In fact, don't let it stop at a walk. Take the opportunity to bond even more with your pooch and plan a doggie date night for when you are no longer stuck in your house.

7. Challenge Yourself to Do Something You Would Not Normally Do

Someone gave me some advice once when I was stuck in one spot for 13 months (it was the South Pole, and you don't get any more stuck than that): try to do something you would never normally do. For me, it was reading a romance novel. I always thought they would be shallow, trite, and predictable. It ends up I was right, but at least now I know what I am talking about when I trash romance novels.

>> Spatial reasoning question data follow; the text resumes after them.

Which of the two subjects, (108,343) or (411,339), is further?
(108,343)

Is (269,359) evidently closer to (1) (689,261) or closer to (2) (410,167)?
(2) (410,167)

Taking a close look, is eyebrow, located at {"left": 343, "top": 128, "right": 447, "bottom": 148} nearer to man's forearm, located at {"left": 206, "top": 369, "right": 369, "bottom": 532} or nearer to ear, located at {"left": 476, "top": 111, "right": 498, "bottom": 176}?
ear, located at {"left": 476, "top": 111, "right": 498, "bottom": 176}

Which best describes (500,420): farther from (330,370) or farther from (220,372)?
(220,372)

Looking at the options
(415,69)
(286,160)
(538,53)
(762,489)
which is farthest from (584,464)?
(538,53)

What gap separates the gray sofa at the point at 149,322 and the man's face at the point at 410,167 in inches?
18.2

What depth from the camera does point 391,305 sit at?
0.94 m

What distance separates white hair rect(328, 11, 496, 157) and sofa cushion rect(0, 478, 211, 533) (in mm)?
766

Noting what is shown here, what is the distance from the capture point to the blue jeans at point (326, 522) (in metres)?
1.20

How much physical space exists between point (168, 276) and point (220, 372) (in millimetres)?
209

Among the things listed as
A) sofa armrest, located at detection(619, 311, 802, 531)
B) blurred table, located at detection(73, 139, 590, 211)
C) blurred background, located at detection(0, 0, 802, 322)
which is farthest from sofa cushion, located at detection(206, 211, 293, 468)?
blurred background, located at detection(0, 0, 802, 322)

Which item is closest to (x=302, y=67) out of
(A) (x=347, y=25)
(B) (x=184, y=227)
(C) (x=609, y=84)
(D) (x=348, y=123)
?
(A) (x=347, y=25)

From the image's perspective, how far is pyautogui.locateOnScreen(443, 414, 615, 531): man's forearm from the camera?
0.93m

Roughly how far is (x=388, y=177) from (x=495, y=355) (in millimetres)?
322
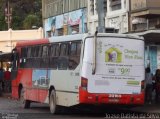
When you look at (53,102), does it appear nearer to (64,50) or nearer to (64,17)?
(64,50)

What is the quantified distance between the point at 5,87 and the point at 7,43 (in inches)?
1116

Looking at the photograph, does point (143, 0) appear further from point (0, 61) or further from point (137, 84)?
point (0, 61)

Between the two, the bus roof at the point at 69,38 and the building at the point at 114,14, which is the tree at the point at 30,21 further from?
the bus roof at the point at 69,38

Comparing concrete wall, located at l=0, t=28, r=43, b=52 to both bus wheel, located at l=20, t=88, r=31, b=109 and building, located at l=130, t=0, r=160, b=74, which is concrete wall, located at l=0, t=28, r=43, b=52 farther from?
bus wheel, located at l=20, t=88, r=31, b=109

For you, it might be to learn to sew, cook ethnic food, cut your own hair, or anything else. But give it a whirl. You might actually like it or be surprised by how useful it is.


8. Call Your Grandparents or Parents

Once we become adults, few of us spend enough time communicating with our closest relatives. When was the last time you called your mom or dad, or if you are lucky enough to still have them, your grandparents? They won't be around forever, and most people wish they had spent more time with them while they were alive. Calling them is the next best thing.

Make a list of all of your relatives, and call the ones you actually care about. Brothers, sisters, special cousins, aunts and uncles. Keeping in touch with family is always time well spent.


9. Write Your Congressman and/or Senator

Our political representatives cannot represent us if they do not know what is important to us. Everyone has something they are passionate about that only politicians can influence. Want to know why your favorite author has never been on a US postage stamp? Ask your person in DC to look into it. Are you a big believer in universal healthcare? Make your position known.

Believe it or not, nearly all of the letters sent to your congressman is read by someone, and if deemed valid brought to the attention of that representative. Whether they actually do anything about it is anyone's guess, but if you don't ask, they will certainly do nothing.

10. Make a Donation Box

Clean out your closets and basement and shed. I guarantee you there are things hanging in your closet that you have not worn in well over a year, and let's face it, you are never going to be a size 2 again. If it doesn't fit or has not been worn in over 12 months, donate it. The same goes for your old glasses (they can be reused), electronics, dishes, bedding, etc. There are some great organizations out there that fund what they do by operating thrift shops. Not only will you be keeping your unused items out of the landfill and making extra space in your home, but making these items available cheaply helps keep a lot of citizens on budget.

The Clock Starts Now

If you are going to be stuck in the house for any length of time, you might as well get something accomplished. Trust me, after it is all over your friends and co-workers will ask you what you did during your time off. You don't want your answer to be “gained 10 pounds.” The above list contains some productive suggestions, but after knocking them out, make your own list. Your dog is not the only one whose time on the planet is limited, you just get a little more. Do something with it.


Liz Westwood from UK on March 24, 2020:

Lock down has come in the UK so your tips make for interesting reading. I would also add widening the scope of calls to vulnerable friends.